3.      Welche europäischen Staaten haben bisher ihre Zusage für eine Mithilfe bei einer allfälligen Reform gegenüber der Bundesregierung zugesagt?

4.       Welche Planungen wurden seitens der Bundesregierung bereits getroffen, das Regierungsprogramm umzusetzen?

5.      Welchen Zeithorizont hat sich die Bundesregierung für diese Aufgabe gesetzt?

6.      Wie hoch ist der EURATOM-Vertrag Beitrag, den Österreich jährlich zu leisten hat?

7.      Was wird die Bundesregierung unternehmen, damit die Republik Tschechien bzw. der Betreiber von Temelin eine UVP nach europäischem Recht, also nach objektiven Kriterien vornimmt?

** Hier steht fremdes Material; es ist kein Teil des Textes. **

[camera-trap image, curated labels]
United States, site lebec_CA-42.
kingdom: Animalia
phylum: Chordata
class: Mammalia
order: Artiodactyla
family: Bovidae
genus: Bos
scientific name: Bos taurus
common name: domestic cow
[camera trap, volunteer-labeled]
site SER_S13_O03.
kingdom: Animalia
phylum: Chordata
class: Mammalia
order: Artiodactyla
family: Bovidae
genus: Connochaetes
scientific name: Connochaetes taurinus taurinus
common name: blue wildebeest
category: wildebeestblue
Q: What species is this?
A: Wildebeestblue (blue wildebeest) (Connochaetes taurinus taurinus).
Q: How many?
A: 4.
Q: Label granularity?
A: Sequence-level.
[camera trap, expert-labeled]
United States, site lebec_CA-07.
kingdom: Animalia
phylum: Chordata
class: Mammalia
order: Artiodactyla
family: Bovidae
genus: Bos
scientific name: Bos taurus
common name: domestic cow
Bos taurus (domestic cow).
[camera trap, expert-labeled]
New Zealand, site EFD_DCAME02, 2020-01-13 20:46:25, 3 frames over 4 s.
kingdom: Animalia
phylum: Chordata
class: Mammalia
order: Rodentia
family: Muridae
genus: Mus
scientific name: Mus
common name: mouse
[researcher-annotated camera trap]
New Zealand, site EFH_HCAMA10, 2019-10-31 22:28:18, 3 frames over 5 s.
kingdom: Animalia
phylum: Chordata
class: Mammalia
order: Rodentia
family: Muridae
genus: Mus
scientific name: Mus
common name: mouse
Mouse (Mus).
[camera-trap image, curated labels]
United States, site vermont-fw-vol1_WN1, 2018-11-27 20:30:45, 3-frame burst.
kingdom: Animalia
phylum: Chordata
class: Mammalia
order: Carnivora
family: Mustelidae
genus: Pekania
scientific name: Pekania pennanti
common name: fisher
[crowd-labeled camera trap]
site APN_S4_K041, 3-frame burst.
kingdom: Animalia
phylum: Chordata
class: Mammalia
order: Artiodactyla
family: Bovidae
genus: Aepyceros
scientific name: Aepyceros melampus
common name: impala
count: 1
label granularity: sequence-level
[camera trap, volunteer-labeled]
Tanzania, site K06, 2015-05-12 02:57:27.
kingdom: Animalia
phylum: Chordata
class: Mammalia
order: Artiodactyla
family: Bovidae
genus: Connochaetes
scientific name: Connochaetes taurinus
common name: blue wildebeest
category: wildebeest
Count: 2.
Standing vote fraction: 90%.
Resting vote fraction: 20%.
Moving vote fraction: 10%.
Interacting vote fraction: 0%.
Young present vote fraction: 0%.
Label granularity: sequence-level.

8.      Welche Initiativen werden Sie setzen, um den Ausbau der Stufen 3 und 4 beim AKW Temelin zu verhindern?

9.      Wird die Bundesregierung wegen des Verstoßes Tschechiens gegen EU-Recht (Missachtung von Europarichtlinien zur Regelung von Umweltverträglichkeits-prüfungen) eine Klage bei der EU-Kommission einbringen?

10. Sollte das nicht der Fall sein, warum nicht?

11. In welcher Form soll oder wird die österreichische Beteiligung an dieser UVP erfolgen?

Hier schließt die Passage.